Text shown:
For me, writing a review is twice as difficult as writing fiction. Gathering my thoughts and responses to a book and making them coherent is a lot more work than making something up and putting it down on paper. So, to the blog reviewers who do such thoughtful reviews on a regular basis, I salute you.

It was a sad day for me when Linda Francis Lee shed her romance roots and went the way of chick lit. Frankly, I’m not a fan of the genre. For the most part, I find chick lit heroines immature, shallow, and sometimes their actions fall into TSTL territory (yes, this can describe some romance heroines as well, but they seem to be staple of chick lit). And there’s no respite from these heroines because chick lit is usually told in the first person, so if the narrator gets on your nerves, you’re screwed for the entire book.

After reading Lee’s first foray into chick lit with The Devil in the Junior League, I took her off my auto-buy list. I had a few chuckles, but when I spend three-quarters of a book wanting to seize the narrator by her scrawny shoulders and shake common sense into her, I have to conclude it didn’t work for me. (I must be in the minority when it comes to The Devil in the Junior League because, according to Lee’s website, it’s being turned into a feature film.)

Then I was asked to review The Ex-Debutante. I was poised to turn down the offer, especially after I noticed the author photo has Lee wearing the same outfit as the woman on the book cover, right down to the sandals. *cough*Mary Sue*cough* However, I read the blurb and decided Carlisle Wainwright Cushing sounded less annoying than the narrator of the previous book.

Carlisle Wainwright Cushing, of the old-moneyed Willow Creek, Texas, Wainwrights, is the daughter of larger-than-life Ridgely Wainwright…Cushing-Jameson-Lackley-Harper-Ogden. Given her mother’s predilection for divorce, no one is surprised that Carlisle becomes a divorce lawyer and runs far away to Boston, where nobody, including her fiancé, knows she’s an heiress. But now, three years later, Carlisle is lured back to Texas to deal with her mother’s latest divorce and the family-sponsored hundredth annual debutante ball, which is on the verge of collapse.

Set task A:
Answer these questions from the review:
(i) How many times more difficult than writing fiction does the reviewer find writing a review?
(ii) What was the title of Lee's first chick lit book?
(iii) To which city does Carlisle run away?
Set task B: Output the records verbatim, starting at the line that contains "How much distance is" and continuing through the last line of the records, with both of those lines included.

Exercise data:
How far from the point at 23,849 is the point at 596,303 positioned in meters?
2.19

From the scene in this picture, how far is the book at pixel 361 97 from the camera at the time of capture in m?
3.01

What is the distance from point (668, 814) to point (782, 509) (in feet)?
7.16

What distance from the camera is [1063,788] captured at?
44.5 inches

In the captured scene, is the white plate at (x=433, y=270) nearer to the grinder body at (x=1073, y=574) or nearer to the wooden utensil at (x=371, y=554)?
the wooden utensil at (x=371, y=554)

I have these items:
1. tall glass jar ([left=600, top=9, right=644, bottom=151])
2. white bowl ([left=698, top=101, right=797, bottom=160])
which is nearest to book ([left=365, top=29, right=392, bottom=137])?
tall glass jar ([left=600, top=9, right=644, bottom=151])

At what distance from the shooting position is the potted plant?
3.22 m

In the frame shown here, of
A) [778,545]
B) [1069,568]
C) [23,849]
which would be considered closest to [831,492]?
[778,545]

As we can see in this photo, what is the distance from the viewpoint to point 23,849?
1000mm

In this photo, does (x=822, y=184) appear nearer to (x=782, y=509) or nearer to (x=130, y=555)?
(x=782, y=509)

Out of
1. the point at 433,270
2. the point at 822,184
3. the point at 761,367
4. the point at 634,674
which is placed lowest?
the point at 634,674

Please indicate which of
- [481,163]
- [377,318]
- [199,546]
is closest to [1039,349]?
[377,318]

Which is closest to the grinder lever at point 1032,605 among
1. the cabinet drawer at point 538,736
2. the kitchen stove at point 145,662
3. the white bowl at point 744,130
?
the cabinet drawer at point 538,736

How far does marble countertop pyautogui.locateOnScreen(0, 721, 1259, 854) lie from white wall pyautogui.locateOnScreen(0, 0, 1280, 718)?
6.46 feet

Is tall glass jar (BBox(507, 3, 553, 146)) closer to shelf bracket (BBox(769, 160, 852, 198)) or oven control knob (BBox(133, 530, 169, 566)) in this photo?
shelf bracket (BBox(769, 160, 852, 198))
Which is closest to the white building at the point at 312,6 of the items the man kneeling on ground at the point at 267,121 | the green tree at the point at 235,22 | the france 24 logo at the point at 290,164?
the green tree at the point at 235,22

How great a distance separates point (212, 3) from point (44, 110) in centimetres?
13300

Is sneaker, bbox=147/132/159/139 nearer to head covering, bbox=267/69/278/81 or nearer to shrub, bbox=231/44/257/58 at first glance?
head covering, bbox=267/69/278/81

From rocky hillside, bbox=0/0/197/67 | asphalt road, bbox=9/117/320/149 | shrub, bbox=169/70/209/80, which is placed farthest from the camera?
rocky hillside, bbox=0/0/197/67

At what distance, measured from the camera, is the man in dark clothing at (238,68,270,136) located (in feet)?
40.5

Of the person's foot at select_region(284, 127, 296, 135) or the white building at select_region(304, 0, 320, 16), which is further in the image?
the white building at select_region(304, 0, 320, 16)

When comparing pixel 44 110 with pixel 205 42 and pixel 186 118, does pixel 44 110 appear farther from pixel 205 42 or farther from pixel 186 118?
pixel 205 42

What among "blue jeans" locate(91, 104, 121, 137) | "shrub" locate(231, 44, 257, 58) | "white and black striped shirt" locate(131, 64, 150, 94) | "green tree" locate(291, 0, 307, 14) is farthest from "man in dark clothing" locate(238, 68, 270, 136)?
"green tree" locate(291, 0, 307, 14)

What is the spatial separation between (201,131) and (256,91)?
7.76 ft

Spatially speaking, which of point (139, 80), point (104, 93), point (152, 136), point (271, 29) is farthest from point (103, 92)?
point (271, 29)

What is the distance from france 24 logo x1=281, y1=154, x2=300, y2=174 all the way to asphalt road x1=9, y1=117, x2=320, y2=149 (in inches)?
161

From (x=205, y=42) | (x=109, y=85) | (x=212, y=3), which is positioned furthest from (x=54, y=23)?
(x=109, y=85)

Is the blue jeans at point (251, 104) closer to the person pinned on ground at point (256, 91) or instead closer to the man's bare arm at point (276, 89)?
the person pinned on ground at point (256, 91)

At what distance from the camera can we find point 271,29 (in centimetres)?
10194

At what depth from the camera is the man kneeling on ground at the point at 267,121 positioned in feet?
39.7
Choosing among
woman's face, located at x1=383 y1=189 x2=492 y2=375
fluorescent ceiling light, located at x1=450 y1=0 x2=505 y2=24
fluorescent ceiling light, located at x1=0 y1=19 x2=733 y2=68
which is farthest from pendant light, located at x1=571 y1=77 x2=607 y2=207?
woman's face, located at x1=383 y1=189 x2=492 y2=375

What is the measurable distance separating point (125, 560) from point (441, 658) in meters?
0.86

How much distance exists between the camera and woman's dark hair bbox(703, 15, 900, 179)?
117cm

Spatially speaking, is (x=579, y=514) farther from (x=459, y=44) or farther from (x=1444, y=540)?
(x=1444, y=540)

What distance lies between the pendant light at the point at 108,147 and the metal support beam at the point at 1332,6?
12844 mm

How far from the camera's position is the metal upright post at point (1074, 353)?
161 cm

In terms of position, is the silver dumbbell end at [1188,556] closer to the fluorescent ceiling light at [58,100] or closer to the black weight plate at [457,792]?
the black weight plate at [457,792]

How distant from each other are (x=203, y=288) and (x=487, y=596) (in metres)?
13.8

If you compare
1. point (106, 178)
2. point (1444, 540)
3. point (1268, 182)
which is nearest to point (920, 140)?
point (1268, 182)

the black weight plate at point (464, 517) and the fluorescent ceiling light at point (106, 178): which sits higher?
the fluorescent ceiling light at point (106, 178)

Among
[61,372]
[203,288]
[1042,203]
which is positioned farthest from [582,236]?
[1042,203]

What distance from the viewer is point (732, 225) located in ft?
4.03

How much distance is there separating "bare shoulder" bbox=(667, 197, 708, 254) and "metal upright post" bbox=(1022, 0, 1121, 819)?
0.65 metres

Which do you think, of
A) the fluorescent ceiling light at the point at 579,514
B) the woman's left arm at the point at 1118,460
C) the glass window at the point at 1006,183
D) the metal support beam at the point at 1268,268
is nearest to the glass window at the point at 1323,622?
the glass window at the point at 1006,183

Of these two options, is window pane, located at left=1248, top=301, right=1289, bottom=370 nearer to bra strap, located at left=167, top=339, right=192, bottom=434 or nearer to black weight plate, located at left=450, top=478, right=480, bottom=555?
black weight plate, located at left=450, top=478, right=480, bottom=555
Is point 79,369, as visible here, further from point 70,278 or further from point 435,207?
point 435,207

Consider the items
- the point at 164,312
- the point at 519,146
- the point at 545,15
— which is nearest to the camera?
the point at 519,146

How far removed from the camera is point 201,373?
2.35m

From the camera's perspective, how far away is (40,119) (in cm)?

Written response A:
(i) Twice as difficult
(ii) The Devil in the Junior League
(iii) Boston

Written response B:
How much distance is there separating "bare shoulder" bbox=(667, 197, 708, 254) and "metal upright post" bbox=(1022, 0, 1121, 819)?
0.65 metres

Which do you think, of
A) the fluorescent ceiling light at the point at 579,514
B) the woman's left arm at the point at 1118,460
C) the glass window at the point at 1006,183
D) the metal support beam at the point at 1268,268
is nearest to the glass window at the point at 1323,622?
the glass window at the point at 1006,183

Of these two options, is window pane, located at left=1248, top=301, right=1289, bottom=370 nearer to bra strap, located at left=167, top=339, right=192, bottom=434 or nearer to black weight plate, located at left=450, top=478, right=480, bottom=555?
black weight plate, located at left=450, top=478, right=480, bottom=555
Is point 79,369, as visible here, further from point 70,278 or further from point 435,207?
point 435,207

Consider the items
- the point at 164,312
- the point at 519,146
- the point at 545,15
— which is nearest to the camera?
the point at 519,146

How far removed from the camera is point 201,373?
2.35m

From the camera's perspective, how far away is (40,119) (in cm)?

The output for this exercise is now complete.